This year I've been reading through the Bible and the Catechism, and I was looking forward to Ezra. It was a long slog through Chronicles, but I knew that better things lay ahead: the ruler who is unaccountably moved by promptings from on high! the hope of restoration! the first-person perspective of someone who earnestly desired to serve God!
Have you read Ezra recently? I did not remember that Ezra's weeping over the apostasy of the nation is stirred up specifically by intermarriage. I certainly did not remember that the solution to this problem is for the men to send their foreign wives and children packing. Imagine me standing at my kitchen counter reading the tenth chapter of Ezra, rubbing the page between my fingers because SURELY there's something else before Nehemiah starts. Right? Isn't there??

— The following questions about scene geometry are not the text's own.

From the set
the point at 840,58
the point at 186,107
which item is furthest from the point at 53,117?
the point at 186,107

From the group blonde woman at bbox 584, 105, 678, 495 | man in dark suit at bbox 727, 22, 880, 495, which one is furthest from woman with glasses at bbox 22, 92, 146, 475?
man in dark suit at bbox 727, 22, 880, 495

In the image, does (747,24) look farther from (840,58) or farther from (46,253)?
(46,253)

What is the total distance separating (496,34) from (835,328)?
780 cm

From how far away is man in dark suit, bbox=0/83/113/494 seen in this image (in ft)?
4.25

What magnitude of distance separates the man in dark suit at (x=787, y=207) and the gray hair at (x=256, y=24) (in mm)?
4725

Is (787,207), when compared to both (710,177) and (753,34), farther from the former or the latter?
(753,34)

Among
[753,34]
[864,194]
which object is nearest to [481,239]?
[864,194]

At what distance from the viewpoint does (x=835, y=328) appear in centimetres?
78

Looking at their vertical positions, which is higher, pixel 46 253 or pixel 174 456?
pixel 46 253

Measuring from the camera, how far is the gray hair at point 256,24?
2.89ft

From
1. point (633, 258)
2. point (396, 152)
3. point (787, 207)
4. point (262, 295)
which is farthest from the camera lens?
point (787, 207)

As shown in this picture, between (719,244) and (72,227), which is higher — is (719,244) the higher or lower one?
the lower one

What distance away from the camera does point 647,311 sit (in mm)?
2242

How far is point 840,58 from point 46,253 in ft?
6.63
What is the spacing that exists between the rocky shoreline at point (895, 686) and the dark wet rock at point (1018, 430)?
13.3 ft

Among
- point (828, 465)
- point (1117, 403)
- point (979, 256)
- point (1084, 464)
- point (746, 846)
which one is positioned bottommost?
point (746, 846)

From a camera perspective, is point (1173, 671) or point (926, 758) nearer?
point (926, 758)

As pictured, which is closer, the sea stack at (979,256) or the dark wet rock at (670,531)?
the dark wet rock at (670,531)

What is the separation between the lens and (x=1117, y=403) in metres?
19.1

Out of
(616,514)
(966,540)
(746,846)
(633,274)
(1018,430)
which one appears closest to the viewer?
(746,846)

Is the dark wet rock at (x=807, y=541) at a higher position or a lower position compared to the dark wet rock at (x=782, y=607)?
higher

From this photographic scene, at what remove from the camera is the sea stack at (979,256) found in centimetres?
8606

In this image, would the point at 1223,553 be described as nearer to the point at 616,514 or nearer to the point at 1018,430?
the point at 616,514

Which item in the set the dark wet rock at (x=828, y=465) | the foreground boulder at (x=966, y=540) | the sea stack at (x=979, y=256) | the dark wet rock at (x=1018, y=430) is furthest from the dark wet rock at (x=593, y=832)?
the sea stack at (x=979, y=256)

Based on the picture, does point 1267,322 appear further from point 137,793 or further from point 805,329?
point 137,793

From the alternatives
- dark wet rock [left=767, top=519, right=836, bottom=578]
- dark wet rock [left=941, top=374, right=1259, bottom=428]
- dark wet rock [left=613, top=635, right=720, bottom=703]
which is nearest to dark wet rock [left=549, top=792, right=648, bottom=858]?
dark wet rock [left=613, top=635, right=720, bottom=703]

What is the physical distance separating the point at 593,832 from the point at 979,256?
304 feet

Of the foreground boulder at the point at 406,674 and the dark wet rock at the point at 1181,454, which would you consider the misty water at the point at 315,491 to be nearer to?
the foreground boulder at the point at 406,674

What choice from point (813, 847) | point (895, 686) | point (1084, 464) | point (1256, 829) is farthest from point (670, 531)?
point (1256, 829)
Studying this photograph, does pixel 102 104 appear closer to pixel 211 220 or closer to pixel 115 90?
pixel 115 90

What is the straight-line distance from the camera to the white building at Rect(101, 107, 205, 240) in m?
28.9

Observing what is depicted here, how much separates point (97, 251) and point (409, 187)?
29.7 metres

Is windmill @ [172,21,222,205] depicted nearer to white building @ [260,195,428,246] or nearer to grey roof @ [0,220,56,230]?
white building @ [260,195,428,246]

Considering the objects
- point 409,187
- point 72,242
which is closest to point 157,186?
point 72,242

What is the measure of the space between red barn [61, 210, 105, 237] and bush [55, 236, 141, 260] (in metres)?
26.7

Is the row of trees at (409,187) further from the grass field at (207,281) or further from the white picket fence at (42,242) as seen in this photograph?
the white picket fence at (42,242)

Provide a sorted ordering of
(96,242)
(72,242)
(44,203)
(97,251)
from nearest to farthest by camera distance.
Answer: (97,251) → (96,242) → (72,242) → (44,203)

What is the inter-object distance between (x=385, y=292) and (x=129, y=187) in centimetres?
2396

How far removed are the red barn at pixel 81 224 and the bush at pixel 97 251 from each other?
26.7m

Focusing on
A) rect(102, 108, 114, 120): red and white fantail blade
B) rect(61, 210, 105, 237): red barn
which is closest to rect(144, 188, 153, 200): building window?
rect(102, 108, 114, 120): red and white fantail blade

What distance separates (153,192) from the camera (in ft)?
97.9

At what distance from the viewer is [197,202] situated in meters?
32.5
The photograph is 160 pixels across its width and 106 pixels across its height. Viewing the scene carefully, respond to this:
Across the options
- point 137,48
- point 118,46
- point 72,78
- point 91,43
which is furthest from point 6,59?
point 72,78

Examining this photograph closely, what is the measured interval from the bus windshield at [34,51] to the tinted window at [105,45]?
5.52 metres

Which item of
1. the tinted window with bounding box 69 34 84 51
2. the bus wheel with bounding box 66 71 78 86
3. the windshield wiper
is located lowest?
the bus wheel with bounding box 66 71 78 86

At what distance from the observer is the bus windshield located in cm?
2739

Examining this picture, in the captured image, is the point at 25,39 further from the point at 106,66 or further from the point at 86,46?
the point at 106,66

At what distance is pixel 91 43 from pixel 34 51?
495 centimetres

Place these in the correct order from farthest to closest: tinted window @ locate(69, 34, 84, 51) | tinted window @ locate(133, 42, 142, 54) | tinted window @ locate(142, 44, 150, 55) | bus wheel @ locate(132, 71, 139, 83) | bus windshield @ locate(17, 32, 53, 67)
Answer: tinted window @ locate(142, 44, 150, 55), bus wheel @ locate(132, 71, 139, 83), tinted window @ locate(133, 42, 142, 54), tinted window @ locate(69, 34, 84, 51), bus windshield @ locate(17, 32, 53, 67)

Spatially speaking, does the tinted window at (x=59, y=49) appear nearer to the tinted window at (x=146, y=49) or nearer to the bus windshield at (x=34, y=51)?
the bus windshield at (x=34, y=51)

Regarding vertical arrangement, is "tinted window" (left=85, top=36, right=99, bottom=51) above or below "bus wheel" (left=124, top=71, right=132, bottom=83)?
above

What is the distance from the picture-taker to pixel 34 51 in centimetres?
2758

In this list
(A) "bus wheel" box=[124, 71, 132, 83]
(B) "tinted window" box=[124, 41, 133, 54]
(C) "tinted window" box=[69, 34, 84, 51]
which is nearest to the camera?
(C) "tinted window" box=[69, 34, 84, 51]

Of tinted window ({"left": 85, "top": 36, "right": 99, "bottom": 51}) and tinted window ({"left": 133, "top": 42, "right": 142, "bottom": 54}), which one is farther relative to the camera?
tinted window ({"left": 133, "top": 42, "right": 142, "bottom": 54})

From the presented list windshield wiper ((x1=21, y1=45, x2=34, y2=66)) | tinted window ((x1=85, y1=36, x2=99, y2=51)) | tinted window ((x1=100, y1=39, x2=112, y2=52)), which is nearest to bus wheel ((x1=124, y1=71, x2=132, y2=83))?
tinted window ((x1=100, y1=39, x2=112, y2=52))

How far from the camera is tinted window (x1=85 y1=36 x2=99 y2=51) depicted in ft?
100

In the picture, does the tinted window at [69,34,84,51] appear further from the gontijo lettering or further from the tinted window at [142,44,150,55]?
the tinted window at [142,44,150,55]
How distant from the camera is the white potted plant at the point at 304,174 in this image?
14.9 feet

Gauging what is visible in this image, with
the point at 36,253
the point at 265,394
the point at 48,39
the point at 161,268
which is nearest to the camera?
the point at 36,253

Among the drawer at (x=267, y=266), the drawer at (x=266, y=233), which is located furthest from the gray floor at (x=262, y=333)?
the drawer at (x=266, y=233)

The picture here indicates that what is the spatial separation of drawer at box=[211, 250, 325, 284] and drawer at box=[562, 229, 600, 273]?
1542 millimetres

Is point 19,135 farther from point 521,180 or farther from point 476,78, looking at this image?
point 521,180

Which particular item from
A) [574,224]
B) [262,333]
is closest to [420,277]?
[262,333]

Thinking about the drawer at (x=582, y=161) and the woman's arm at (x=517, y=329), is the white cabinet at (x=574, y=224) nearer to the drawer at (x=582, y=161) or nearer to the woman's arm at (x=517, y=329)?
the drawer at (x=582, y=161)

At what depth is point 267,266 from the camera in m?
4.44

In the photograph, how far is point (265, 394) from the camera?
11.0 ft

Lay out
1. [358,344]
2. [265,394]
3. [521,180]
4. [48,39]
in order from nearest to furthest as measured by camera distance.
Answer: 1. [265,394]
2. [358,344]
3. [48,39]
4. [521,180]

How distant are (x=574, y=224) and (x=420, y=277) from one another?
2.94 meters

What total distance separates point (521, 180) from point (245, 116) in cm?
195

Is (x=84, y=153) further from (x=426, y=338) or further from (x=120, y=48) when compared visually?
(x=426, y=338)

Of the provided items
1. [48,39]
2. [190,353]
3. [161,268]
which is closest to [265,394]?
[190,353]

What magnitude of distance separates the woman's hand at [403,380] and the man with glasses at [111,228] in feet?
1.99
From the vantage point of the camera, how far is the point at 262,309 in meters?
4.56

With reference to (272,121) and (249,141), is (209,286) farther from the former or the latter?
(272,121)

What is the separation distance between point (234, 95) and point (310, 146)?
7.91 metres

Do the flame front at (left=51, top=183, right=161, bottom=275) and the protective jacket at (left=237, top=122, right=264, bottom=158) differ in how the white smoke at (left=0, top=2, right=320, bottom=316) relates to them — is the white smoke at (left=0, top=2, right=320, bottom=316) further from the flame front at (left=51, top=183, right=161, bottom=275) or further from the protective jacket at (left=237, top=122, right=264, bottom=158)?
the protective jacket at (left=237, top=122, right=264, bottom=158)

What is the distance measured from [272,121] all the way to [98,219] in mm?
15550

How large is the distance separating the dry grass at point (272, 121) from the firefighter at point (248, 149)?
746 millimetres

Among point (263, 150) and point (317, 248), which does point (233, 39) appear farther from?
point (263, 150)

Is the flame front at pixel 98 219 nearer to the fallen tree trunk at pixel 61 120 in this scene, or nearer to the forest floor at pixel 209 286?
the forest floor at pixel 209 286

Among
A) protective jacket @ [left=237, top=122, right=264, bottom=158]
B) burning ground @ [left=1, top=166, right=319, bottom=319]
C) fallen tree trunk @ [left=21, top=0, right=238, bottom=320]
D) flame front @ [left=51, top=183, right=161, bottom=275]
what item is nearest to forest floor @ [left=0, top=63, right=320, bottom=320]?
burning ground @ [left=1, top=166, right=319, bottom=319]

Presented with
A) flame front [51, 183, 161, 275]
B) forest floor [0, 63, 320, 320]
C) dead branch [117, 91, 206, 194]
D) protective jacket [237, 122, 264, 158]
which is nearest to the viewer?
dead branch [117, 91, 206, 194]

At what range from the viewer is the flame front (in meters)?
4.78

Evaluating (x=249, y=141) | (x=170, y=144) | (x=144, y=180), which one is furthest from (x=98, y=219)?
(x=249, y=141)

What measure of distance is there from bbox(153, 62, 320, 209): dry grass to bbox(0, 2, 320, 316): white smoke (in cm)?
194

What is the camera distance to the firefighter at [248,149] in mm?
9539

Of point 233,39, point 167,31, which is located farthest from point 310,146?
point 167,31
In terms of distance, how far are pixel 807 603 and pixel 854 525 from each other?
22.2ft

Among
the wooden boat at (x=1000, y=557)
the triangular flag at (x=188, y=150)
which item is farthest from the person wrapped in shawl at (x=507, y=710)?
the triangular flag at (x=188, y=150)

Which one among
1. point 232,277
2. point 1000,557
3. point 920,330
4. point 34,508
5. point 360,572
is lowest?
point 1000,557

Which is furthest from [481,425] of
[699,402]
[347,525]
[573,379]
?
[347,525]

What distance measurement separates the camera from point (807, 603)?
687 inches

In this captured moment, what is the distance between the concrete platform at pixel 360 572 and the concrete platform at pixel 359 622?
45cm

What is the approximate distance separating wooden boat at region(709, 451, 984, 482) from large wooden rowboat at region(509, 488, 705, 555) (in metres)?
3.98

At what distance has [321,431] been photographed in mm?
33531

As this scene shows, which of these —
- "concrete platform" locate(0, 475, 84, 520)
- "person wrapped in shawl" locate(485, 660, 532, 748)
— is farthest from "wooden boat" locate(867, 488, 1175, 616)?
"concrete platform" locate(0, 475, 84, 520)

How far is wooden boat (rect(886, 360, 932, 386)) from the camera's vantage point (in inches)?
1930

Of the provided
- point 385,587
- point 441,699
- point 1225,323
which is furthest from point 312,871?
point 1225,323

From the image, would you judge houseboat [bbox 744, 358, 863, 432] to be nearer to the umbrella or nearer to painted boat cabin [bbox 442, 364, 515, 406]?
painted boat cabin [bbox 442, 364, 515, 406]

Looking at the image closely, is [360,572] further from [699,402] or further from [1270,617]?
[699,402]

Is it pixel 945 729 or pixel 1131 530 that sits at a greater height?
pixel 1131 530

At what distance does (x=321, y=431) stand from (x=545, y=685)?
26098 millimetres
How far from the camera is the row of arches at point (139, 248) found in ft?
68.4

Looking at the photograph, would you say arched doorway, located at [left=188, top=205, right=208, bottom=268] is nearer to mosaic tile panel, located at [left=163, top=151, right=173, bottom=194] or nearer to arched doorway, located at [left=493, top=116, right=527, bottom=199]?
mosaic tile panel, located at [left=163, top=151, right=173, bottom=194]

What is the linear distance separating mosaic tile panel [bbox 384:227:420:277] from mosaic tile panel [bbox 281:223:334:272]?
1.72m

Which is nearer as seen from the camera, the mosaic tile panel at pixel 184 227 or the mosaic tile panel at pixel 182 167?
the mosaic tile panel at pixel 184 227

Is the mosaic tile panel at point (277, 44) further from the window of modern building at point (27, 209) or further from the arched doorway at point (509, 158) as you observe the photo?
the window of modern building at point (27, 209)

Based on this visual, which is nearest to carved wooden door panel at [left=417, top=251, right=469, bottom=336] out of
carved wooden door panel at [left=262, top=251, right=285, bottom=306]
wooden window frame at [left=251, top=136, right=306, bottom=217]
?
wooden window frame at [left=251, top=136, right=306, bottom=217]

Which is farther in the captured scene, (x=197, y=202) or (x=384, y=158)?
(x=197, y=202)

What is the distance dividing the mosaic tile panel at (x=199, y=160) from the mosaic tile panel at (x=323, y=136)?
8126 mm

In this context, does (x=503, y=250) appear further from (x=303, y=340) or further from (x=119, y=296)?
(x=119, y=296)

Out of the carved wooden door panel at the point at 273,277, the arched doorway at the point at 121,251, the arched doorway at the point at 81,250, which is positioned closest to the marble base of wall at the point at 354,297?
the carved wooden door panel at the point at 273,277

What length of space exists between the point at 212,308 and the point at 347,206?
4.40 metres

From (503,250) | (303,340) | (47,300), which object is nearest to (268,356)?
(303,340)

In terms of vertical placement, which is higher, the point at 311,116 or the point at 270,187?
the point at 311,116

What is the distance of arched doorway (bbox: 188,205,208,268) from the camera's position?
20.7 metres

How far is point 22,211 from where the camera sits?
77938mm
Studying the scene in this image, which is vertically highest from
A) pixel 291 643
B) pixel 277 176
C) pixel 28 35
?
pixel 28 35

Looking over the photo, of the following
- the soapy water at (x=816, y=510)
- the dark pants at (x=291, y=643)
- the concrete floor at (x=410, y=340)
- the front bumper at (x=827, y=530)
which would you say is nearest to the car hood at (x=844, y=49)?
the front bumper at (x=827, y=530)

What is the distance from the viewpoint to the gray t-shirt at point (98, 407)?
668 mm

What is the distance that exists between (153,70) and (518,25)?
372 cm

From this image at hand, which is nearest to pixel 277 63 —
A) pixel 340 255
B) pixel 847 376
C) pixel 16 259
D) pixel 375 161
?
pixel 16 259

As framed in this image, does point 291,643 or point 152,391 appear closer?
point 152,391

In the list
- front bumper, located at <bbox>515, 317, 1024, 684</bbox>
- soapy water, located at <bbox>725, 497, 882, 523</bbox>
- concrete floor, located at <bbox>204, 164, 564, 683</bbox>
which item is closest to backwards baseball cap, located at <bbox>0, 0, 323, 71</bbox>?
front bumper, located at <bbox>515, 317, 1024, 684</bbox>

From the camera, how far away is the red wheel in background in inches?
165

Perhaps this remedy is not quite as unfeeling as it seemed to my late-night self. Maybe there was some sort of settlement available for the wives and children who were being sent away? Or safe conduct back to the places they had come from? The USCCB notes suggest that Ezra's marriage reform didn't get much traction. It's still troubling me.
It is maybe a little weird that I slogged through all of the earlier Old Testament shenanigans -- child sacrifice, among other things -- only to be pulled up short by divorce. I guess it's Ezra's zeal that's getting me down here. What became of those women and their children, I wonder?